La Dre Opatrny dit qu’entre la première et la deuxième vague, elle a ajusté le tir à maints égards. Elle est particulièrement fière, dit-elle, d’avoir profité de l’accalmie pour acheter massivement les médicaments incontournables – le propofol, notamment – dont on a tant craint qu’ils soient insuffisants, au printemps. Non seulement on n’est pas inquiets à ce chapitre, mais cette fois, « on a même pu aider les autres provinces qui en manquaient ».

A-t-elle pris des décisions qu’elle regrette ? Elle évoque d’emblée cet empressement à sortir les personnes âgées malades des hôpitaux, au début, pour les renvoyer le plus vite possible dans leurs CHSLD.

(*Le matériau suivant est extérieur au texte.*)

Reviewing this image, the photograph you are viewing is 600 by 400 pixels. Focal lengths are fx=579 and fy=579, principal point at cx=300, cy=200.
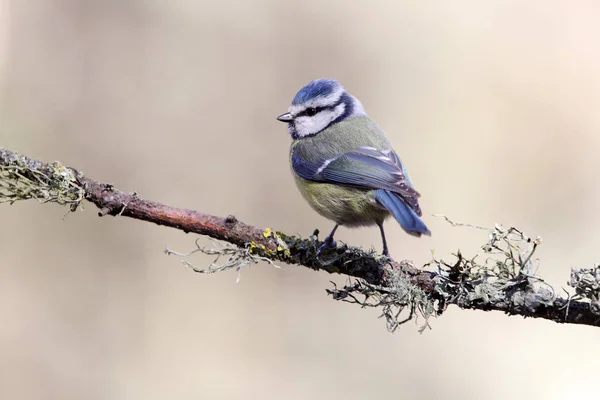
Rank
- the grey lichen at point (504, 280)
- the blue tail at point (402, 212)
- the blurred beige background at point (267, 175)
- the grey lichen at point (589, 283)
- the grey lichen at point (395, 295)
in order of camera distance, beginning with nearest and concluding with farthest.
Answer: the grey lichen at point (589, 283) < the grey lichen at point (504, 280) < the grey lichen at point (395, 295) < the blue tail at point (402, 212) < the blurred beige background at point (267, 175)

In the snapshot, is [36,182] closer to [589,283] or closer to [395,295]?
[395,295]

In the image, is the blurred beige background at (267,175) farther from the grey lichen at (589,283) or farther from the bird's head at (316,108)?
the grey lichen at (589,283)

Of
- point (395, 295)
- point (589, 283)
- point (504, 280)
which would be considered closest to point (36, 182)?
point (395, 295)

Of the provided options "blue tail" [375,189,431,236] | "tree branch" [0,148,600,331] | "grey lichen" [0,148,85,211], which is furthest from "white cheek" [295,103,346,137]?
"grey lichen" [0,148,85,211]

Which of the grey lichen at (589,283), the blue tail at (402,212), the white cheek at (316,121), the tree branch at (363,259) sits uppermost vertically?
the white cheek at (316,121)

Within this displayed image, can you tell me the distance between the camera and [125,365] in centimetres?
371

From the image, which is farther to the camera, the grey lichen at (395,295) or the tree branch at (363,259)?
the grey lichen at (395,295)

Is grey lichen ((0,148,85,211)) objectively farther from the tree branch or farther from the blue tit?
the blue tit

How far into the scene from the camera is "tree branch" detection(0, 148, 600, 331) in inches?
62.7

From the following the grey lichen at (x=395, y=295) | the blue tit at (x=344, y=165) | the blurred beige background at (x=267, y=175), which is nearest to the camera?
the grey lichen at (x=395, y=295)

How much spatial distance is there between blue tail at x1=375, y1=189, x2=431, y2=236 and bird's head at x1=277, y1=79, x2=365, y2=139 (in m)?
0.75

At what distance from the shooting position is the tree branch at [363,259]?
1.59 m

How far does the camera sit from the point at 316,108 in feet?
9.57

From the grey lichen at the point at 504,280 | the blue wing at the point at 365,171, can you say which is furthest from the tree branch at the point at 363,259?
the blue wing at the point at 365,171
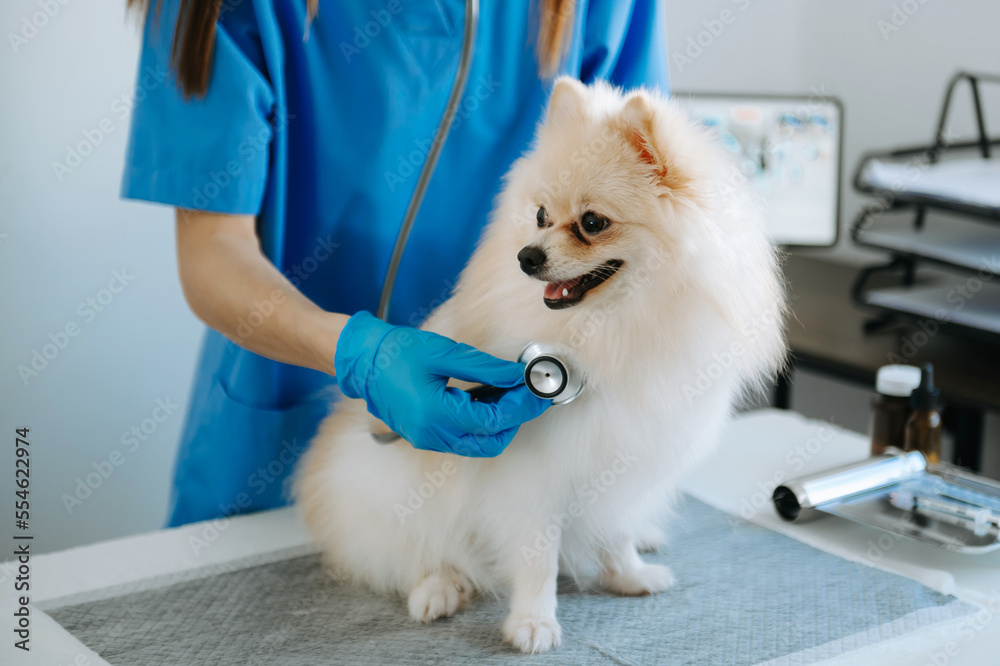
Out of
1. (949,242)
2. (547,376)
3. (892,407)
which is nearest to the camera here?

« En mars, on pensait que la COVID-19 arriverait par pleins avions, que les personnes atteintes seraient les jeunes voyageurs qui rentreraient d’Europe. L’idée était donc de libérer des lits d’hôpital et aussi d’éviter que les personnes âgées côtoient ces voyageurs dans les hôpitaux. »

— La Dre Lucie Opatrny, sous-ministre adjointe à la Santé

Mais de telles décisions ont été prises, fait-elle remarquer, avec les informations dont on disposait, en mars.

Y aura-t-il une fin, et si oui, quand ? Cela dépend de ce que l’on entend par là, à son avis.

La fin de la pression sur les hôpitaux, « je suppose que ça viendra en avril ».

Retourner au restaurant en toute insouciance ? Laisser tomber le masque ? Tout cela n’arrivera pas d’un coup, « mais je vois les vaccins comme la lumière au bout du tunnel ».

Ses origines

Âgée de 47 ans, Lucie Opatrny est née de parents qui, avant de se rencontrer en Ontario, avaient chacun fui la Tchécoslovaquie communiste. Tout comme son cousin de la fesse gauche, Jaromir Jagr, pour la petite histoire. Son père ayant fui le pays en plein service militaire, il est longtemps resté persona non grata. « Par contre, comme ma mère a pu avoir un pardon, nous avons passé beaucoup d’étés là-bas, avec mes grands-parents. » De cette époque, elle se souvient surtout de « ces longues files dans lesquelles on prenait notre place, sans même savoir pour quel produit ».

Cela lui est revenu pendant la pandémie : « Au moment où l’on attendait que soient livrés par avion les N95 et les autres équipements de protection, mon premier réflexe a été de demander à mes collègues en logistique si on avait pensé à s’assurer qu’il y ait de la sécurité dans la distribution de tout cela. » Quand il y a rareté, s’est-elle souvenue, il y a convoitise et les choses ont tendance à disparaître. Une réaction humaine, estime-t-elle.

Ses deux parents sont professeurs et titulaires de doctorat. En mathématiques pour sa mère, en informatique pour son père. Avec eux, les conversations se font encore aujourd’hui en tchèque. Mère de deux filles – l’une de 13 ans, l’autre de 17 ans –, elle habite dans la région de Montréal.

Parmi les mieux payés de l’État

Marque de confiance de la part du premier ministre François Legault, le contrat de Lucie Opatrny vient d’être renouvelé pour trois ans. Elle est d’ailleurs parmi les mieux payées de l’État. Elle touche maintenant 360 525 $ par année, un bond de 30 000 $ par rapport à 2019-2020. Elle gagne ainsi plus que le sous-ministre adjoint et directeur national de santé publique Horacio Arruda (qui est tout de même très bien payé à 305 000 $), sa patronne, la sous-ministre en titre au ministère Dominique Savoie (276 000 $), et même le secrétaire général du gouvernement – le numéro un des fonctionnaires – Yves Ouellet (325 000 $). Notons que, contrairement à Mme Savoie et à M. Ouellet, la Dre Opatrny – comme le DArruda – n’a pas le statut d’administrateur d’État auquel est assortie la sécurité d’emploi.